What Is Square Rig Sailing?
The lines and rigging on a square-rig ship can be confusing.
Square rig sailing refers to sailing ships that use square sails — or rather, the sails were more in the shape of a trapezoid. The 4 corners of a square sail distinguish it from the 3 corners of the fore-and-aft sail. Square sails are the oldest type of sail in the history of sailing. In square rig sailing ships, one or more masts support horizontal spars, to which the four-cornered sails are attached. The spars are perpendicular to the ship's keel — in contrast to fore-and-aft rigging, in which the sails are rigged so that they run along the line of the boat's keel. The square rig sailing configuration is believed to have originated with the Vikings of the 9th and 10th Centuries, and was the dominant sailing ship rigging in use for many centuries.
While the term square rig sailing is often used to refer exclusively to the traditional square rig ships of earlier centuries, square rig refers to any sail and rigging configuration in which one or more four-cornered sails are supported by horizontal spars, including sailboats with gaff-rigged mainsails, even if other sails on the vessel are fore-and-aft rigged.
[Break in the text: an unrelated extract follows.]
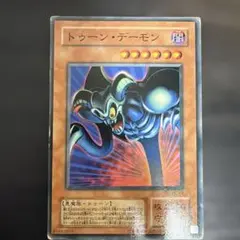 遊戯王 トゥーン・デーモン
A gaff rig is a sail rig in which a four-cornered sail is suspended from a gaff, which is a spar attached to the mast at one end.
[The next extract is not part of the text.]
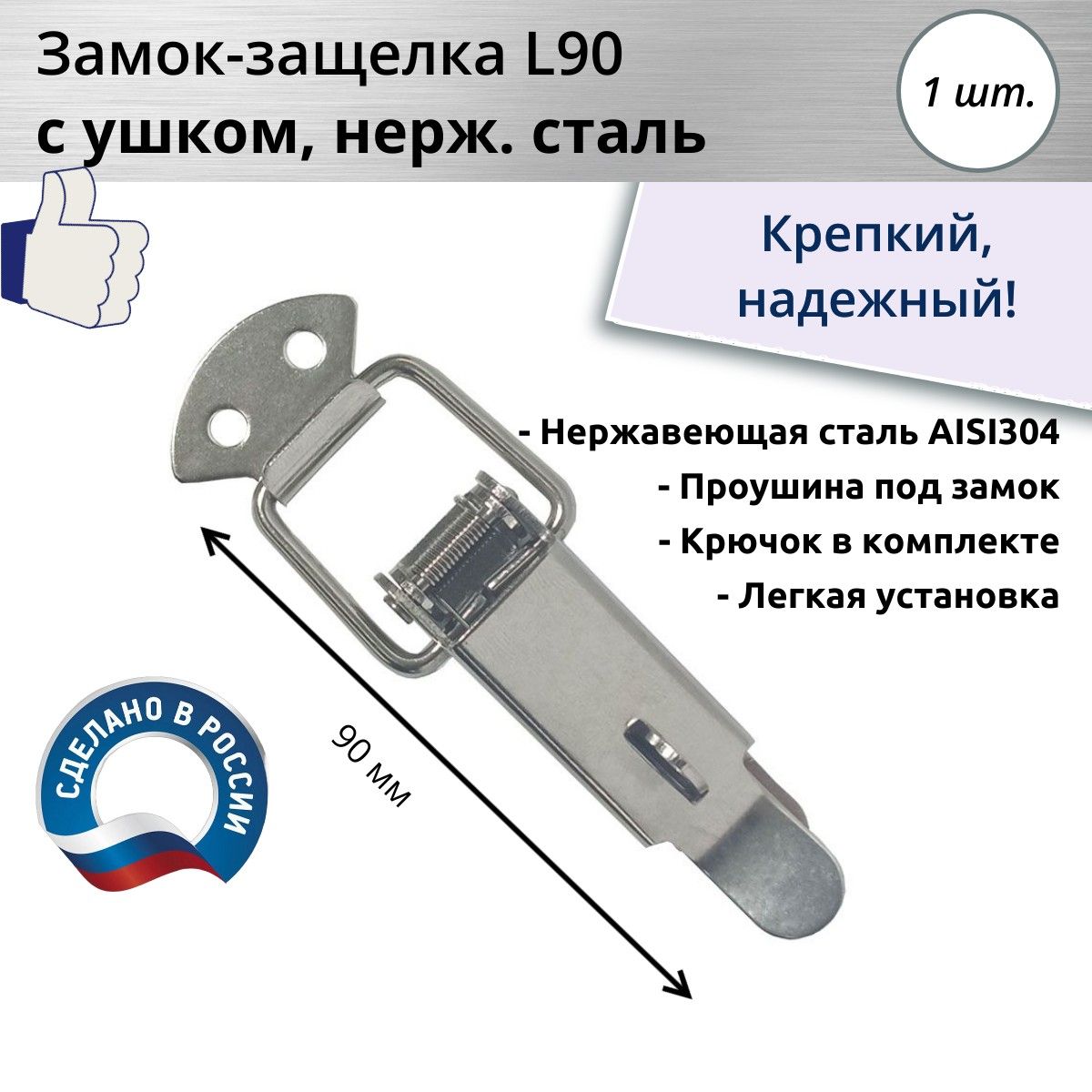 Замок-защелка лягушка L 90, нержавеющая сталь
A spar that supports the top of the sail and is attached to the mast at one end is a gaff. A spar that crosses the mast is a yard. A spar that is attached to the bottom of the sail and anchored to the mast at one end is a boom.
A sailing vessel with two masts, both carrying square rig sails, is known as a full rigged brig. The foremast typically has 3 spars supporting square sails. The mainmast also supports square sails on yards, but includes a small fore-and-aft sail attached to a standing gaff.
Full-Rig Ships and Barques
The traditional full rig ship (or full rigged ship, or fully rigged ship) includes 3 or more masts — lower mast, top mast, and topgallant mast. Each mast supports multiple square sails hanging from yards. A full rig ship is sometimes simply referred to as a ship.
A barque has 3 or more masts, with square sails on all masts except the aftermast, which carries fore-and-aft sails. A barquentine also has 3 or more masts, and has square sails on the foremast only, with fore-and-aft sails on the other masts.
Other square rig sailing ships include the brigantine, the topsail schooner, the hermaphrodite brig, and the unusual jack-ass barque.
In contrast to the more modern fore-and-aft sail rigging, a square sail always takes the wind from the same side of the sail. The sailboat can sail downwind well, but cannot sail across the wind or upwind nearly as well as a fore-and-aft rigged sailboat.